A great starting place is Kaggle.com. Kaggle has a LOT of datasets available for download and exploration. In addition to these datasets, they also offer forums for discussion around the data, and competitions often featuring prizes.
- Spotify Daily Top 200 Charts for over 3 years
- Netflix Original Films & IMDB Scores
- Heart Attack Analysis
- Daily Index Prices for Multiple Stock Exchanges
Data.gov has over 300,000 datasets available for download and use. They provide an online repository of policies, tools, case studies, and other resources to support data governance, management, exchange, and use throughout the federal government.
Amazon Web Services (AWS)
AWS is more known for their cloud-computing services, but they also offer a variety of datasets hosted through their cloud. This provides an easy way to try out AWS services like SageMaker, Glue, Rekognition, Lex, Comprehend, Polly, etc.

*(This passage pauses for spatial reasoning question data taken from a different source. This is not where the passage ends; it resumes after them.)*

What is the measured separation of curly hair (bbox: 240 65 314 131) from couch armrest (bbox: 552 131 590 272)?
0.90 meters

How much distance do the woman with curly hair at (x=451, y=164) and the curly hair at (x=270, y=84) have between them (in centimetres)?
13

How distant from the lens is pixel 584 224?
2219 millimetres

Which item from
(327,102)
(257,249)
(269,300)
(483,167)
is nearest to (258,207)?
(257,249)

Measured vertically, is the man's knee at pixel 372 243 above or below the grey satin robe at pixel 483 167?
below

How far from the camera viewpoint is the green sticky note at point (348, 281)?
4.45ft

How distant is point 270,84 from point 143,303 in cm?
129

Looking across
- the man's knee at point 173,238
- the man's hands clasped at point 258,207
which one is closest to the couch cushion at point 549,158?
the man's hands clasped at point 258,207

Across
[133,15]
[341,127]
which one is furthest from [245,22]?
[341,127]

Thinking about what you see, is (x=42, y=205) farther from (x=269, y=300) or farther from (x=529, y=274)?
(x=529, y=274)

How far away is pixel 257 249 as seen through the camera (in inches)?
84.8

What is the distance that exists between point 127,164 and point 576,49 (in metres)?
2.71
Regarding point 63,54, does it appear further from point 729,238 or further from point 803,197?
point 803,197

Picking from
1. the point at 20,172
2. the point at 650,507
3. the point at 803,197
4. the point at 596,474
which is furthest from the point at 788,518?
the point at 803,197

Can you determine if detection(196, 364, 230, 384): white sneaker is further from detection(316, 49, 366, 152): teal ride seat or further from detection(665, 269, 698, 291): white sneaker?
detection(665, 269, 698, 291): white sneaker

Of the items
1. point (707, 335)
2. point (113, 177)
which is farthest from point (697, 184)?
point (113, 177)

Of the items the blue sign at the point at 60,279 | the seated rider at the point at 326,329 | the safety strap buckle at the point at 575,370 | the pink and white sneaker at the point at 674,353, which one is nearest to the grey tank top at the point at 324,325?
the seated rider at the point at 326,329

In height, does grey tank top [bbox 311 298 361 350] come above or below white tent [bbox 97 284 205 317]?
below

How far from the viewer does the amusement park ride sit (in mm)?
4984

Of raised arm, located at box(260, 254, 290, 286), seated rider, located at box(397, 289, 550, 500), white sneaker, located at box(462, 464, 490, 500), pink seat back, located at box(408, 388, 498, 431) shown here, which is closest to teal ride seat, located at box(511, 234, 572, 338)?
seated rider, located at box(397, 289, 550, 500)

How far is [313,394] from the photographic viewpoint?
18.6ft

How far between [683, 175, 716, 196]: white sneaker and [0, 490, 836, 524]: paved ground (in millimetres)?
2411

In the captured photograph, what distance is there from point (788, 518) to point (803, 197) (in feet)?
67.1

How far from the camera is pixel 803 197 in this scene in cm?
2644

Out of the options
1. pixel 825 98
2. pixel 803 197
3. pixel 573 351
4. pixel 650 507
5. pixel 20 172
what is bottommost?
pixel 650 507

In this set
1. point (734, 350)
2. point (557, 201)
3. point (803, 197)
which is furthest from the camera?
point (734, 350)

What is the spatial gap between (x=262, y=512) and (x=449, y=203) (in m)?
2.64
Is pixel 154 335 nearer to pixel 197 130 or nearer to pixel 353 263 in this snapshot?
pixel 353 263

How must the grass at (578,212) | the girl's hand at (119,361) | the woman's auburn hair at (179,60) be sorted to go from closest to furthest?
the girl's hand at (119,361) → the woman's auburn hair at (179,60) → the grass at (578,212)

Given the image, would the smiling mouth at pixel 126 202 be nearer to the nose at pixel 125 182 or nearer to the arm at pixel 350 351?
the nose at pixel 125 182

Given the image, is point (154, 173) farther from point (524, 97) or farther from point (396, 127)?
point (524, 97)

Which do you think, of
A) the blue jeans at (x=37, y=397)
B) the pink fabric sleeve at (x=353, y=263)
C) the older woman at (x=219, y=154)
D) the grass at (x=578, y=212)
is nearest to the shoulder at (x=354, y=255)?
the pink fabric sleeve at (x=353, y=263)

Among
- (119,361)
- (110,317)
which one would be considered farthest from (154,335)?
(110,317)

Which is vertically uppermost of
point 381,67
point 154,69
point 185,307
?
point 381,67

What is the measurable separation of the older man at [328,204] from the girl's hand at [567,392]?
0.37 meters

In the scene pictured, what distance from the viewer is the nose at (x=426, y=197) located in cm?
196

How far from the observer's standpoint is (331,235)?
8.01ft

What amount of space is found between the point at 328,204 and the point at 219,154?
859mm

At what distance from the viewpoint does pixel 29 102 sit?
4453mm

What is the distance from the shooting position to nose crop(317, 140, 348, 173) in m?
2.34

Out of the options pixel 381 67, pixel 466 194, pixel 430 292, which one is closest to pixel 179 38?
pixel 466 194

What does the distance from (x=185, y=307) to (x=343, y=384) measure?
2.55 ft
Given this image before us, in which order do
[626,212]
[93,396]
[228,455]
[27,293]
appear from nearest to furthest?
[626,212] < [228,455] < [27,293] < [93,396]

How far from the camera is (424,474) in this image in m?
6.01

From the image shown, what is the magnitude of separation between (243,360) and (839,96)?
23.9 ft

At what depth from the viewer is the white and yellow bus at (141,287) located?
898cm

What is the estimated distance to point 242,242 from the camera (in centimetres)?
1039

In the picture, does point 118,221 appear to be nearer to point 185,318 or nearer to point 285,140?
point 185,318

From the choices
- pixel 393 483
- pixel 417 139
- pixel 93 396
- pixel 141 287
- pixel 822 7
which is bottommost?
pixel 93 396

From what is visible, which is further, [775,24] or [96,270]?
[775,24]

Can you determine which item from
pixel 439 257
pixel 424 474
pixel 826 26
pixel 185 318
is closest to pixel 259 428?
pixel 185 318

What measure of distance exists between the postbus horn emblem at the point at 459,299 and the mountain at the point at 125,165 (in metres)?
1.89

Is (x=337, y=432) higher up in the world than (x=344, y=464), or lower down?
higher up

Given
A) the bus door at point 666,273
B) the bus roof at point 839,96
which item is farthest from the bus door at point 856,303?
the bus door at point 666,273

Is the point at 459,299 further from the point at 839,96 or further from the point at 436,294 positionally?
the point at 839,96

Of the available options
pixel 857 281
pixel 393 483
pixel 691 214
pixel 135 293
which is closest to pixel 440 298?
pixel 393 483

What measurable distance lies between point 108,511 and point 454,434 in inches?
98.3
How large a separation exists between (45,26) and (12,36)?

- Corpus of web crawl data from over 50 billion web pages
- Japanese dictionaries and word embeddings for use with Natural Language Processing (NLP)
- eBird Status and Trends
You never know what you’re going to find on r/datasets/. Reddit provides an opportunity to see what others are looking for and what they have done with a particular dataset.
- Treatment database with patients, medications, and treatments
- Sentiment analysis
- fivethirtyeight datasets
Tidy Tuesday is a project from the R4DS Online Learning Community and R for Data Science textbook. Each Tuesday a raw dataset is posted along with a chart or article related to the dataset and you are tasked with exploring the data. While their focus is on R, there’s no reason other programming languages could be used. They also have archives of past weeks’ datasets.
Don’t Delay, Explore Today!
As you can see, there are a variety of datasets at your fingertips just waiting to be explored! Don’t let the stress of not knowing where to start keep you from digging into some data sources. Happy exploring!